Copy every one of the entries below word for word, line by line.

>> Begin Data supplied

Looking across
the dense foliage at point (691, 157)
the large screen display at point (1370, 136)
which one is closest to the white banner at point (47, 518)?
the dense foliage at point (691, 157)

>> End Data supplied

◆ **Result**:
Looking across
the dense foliage at point (691, 157)
the large screen display at point (1370, 136)
which one is closest to the white banner at point (47, 518)?
the dense foliage at point (691, 157)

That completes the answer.